大書架に置かれているノートに書かれたメッセージの一部をご紹介します
(このページは毎月初めに更新、前月のメッセージを掲載しています)
2025年6月
亡き父が大好きたったこともあり、父の本棚から拝借して、中学生のころから司馬作品を読んでいます。『坂の上の雲』『峠』『菜の花の沖』。すばらしい作品群をひとまわりして、やっぱり一番好きなのは、最初に読んだ『燃えよ剣』です。
ほんの城塞の中で、ひととき日常を忘れることができました。
ここは穏やかな気持ちになれる場所であり、グレーのコンクリートとナチュラルな庭がある。本当に好きです。 (原文英語)
読んでいるだけで落ち着き、ワクワクし、あっという間に時間がたっていました。なにげなく手に取って開いたページを読むだけで、世界に入り込める、私に合った作品達に感謝したいと思います。

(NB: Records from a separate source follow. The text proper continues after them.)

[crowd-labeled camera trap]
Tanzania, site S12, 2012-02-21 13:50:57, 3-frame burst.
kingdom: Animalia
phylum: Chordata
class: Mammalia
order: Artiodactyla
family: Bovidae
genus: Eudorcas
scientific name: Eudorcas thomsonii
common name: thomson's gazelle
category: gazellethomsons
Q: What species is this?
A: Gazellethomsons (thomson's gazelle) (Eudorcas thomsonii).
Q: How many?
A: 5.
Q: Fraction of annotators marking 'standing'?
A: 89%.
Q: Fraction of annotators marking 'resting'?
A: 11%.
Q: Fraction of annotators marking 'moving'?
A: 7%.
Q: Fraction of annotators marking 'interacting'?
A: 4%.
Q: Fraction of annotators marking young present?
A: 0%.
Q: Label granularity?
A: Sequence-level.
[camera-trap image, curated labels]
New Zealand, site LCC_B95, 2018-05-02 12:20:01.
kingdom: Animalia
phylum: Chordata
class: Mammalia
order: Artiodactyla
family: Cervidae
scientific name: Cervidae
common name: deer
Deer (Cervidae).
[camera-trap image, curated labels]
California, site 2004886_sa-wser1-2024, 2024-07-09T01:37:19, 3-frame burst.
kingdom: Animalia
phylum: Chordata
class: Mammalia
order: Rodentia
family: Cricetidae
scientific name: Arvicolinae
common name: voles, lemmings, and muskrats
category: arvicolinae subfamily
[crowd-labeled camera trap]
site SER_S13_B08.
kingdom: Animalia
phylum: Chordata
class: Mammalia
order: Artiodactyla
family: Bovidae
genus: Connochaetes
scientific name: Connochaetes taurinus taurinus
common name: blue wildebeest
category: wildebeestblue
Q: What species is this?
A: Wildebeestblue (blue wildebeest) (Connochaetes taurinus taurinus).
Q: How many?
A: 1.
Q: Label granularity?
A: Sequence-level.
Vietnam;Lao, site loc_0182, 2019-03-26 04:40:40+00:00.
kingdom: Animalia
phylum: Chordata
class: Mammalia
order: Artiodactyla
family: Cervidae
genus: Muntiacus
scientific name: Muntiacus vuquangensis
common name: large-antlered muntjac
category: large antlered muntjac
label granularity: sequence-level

『風神の門』を本屋で買い、立ち読みしながら家に帰ってしまった、家に帰るのが待ちきれなかったことを思いだします。
今私が見つめている21世紀は司馬遼太郎が見たかった期待した世界になっているのか?……残念ながらまだ私には、人間が自然より偉い立場にいると思い上がっている側面がどうしても見えてしまう。でも悪いことばかりじゃなくて、みんな未来に期待して目標を掲げて頑張っています。輝かしい世界はあります。
ぜひそちらから、覗いてみてください。
大阪に来てから、ずっと訪れたかった場所に来ることができました。
もう一度、時間をとってゆっくり作品を読みたいと思いました。歴史を学ぶきっかけをくれてありがとうございます。
光と影の隙間で、本に囲まれて、現在と歴史のトンネルの中で改めて歴史の道を歩くという実感を得ていました。とてもありがたい勉強になりました!
先生方と違う、私はただ名無しの小人物ですが、得た何かを残せる人になりたいと思います。 (原文ママ)
私は今、父が50年ほど前に自分のお小遣いで買い集めていた本を譲り受け、大切に読んでいます。当時、小中学生だったそうです。
父との会話も司馬作品を通しとてもはずんでいます。自分が大人になり、ようやく父の価値観や大切にしている心情は、先生の作品を読むと心に浸み渡るように感じ理解するようになりました。
先生の「二十一世紀に生きる君たちへ」というメッセージはまさに私たち21世紀に生きる人間の問題そのものを定義していると強く感じます。AIが発達し、私たちは自分で考えることをしなくなりました。また、今、日本だけでなく世界で民族間の摩擦や争いが絶えません。
私は自分の国に誇りをもつほど、この美しい日本をこの先も守っていきたいと強く願いますし、文化を継承していきたいと思っています。その努力も惜しみません。
しかし、その一方で心が閉鎖的になり、日本にも多くやってくる移民について複雑な心境です。先生は、「自分に厳しく、相手にはやさしく」。この人を思いやる心を訓練して、自己を確立せねばならないとおっしゃいました。そして、この根っこの感情が自己に根付けば、他民族へのいたわりもわき出てくると…。
今の世の中は、日本にとどまらず、世界中で同時に自国のアイデンティティまたはナショナリズムを意識する人々と、それに対する人々が対峙する構図が出てきています。
先生のメッセージはまるで今の世の中を予言したかのように言い当てていると思いました。
今日、先生の言葉を読み、改めてこの先どう生きていくか考えるきっかけとなりました。
簡単に答えが出せるものではありませんが、自己を確立する努力を積み重ねていこうと思います。
施設の方の行き届いた管理と手入れ、愛され続ける司馬さんの魅力などのおかげなのだと感じます。僕は6年たって、学生から建築の設計者になりました。この建築のすばらしさは、安藤さん、司馬さん、見学者、街の人たち、施設の方の、たゆまぬ努力で年月をかけた思いの連続なのだと思います。永遠の輝きを、ガラスの向こうから感じました。